- Exercise set
[a] Reproduce the passage of the podcast transcript starting at "Welcome to the" and ending at "Innovators Podcast series.", word for word.
[b] In the podcast transcript, what does Verdesian Life Sciences call itself?
:: Text shown ::
Welcome to the latest episode of the No-Till Farmer Influencers And Innovators Podcast. I'm Brian O'Connor, Lead Content Editor for No-Till Farmer. Verdesian sponsors this program, which features stories about the past, present and future of No-Till Farming. I encourage you to subscribe to this series, which is available on iTunes, Google Podcasts, Spotify, SoundCloud, Stitcher and TuneIn Radio. Subscribing will allow you to receive an alert about upcoming episodes as soon as they are released. I'd like to take a moment to thank Verdesian for supporting our No-Till Farmer Influencers And Innovators Podcast series.

Brian O'Connor:

At Verdesian Life Sciences, we believe that supplying healthy water and soil for the next generation is just as important as supplying efficient nutrients for every crop farmers grow. For us, sustainability and profitability go hand in hand. That's why we call ourselves the nutrient use efficiency people. We have dedicated ourselves to providing prescriptive nutrient use efficiency solutions that improve plant uptake and reduce fertilizer losses, helping preserve the environment and make the most of your investment. Learn more at vlsci.com. That's vlsci.com or talk to your ag retailer today about Verdesian products.

Mike Lessiter:

Hello everybody, Mike Lessiter here from No-Till Farmer and Farm Equipment Magazine. Thanks for tuning in with us today. We've got Dr. Blake Brown from the University of Tennessee and the Milan Field Day with us today, which is just a few weeks ahead of the 2022 event. That's making its first return to a live format after four years. So excited to have Blake with us today. Thanks for joining us. How are things going in Milan today Blake?
:::
:: Dataset section ::
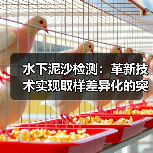 水下泥沙检测：革新技术实现取样差异化的突破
:::
- Answers
[a]
Welcome to the latest episode of the No-Till Farmer Influencers And Innovators Podcast. I'm Brian O'Connor, Lead Content Editor for No-Till Farmer. Verdesian sponsors this program, which features stories about the past, present and future of No-Till Farming. I encourage you to subscribe to this series, which is available on iTunes, Google Podcasts, Spotify, SoundCloud, Stitcher and TuneIn Radio. Subscribing will allow you to receive an alert about upcoming episodes as soon as they are released. I'd like to take a moment to thank Verdesian for supporting our No-Till Farmer Influencers And Innovators Podcast series.

[b] The nutrient use efficiency people.